● **Task directions**
Could you reproduce the records from the line containing "Examining the scene, is" through the end of the records, swapping "sandy shore" for "beach" and keeping everything else the same?

● **Provided data**
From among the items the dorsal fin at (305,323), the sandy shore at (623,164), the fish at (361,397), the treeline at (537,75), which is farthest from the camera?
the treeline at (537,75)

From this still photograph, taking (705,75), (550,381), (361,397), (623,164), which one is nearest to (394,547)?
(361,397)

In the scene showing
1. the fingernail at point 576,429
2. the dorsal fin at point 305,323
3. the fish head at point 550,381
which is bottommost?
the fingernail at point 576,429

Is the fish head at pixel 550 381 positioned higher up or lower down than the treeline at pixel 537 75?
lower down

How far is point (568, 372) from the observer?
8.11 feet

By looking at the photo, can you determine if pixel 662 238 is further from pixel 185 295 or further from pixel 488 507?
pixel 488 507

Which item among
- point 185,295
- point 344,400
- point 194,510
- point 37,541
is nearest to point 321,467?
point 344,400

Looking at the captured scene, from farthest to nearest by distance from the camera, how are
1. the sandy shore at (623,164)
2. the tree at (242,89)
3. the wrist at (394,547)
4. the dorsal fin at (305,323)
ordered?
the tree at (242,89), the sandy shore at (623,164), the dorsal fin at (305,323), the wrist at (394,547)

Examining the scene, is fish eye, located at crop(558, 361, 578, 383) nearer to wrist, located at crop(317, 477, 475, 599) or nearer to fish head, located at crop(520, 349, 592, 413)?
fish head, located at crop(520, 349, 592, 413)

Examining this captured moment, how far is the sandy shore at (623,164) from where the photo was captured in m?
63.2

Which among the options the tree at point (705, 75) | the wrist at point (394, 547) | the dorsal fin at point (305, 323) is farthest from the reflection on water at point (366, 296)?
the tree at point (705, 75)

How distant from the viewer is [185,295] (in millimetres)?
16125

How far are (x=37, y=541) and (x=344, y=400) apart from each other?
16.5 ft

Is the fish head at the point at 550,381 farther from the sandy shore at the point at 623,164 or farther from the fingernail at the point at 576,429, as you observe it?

● **Full response**
Examining the scene, is fish eye, located at crop(558, 361, 578, 383) nearer to wrist, located at crop(317, 477, 475, 599) or nearer to fish head, located at crop(520, 349, 592, 413)?
fish head, located at crop(520, 349, 592, 413)

Examining this captured moment, how far is the beach at (623,164) from where the photo was captured in m?
63.2

Which among the options the tree at point (705, 75) | the wrist at point (394, 547) | the dorsal fin at point (305, 323) is farthest from the reflection on water at point (366, 296)?
the tree at point (705, 75)

How distant from the viewer is [185,295] (in millimetres)?
16125

How far are (x=37, y=541) and (x=344, y=400) apart from each other?
16.5 ft

Is the fish head at the point at 550,381 farther from the beach at the point at 623,164 or farther from the fingernail at the point at 576,429, as you observe it?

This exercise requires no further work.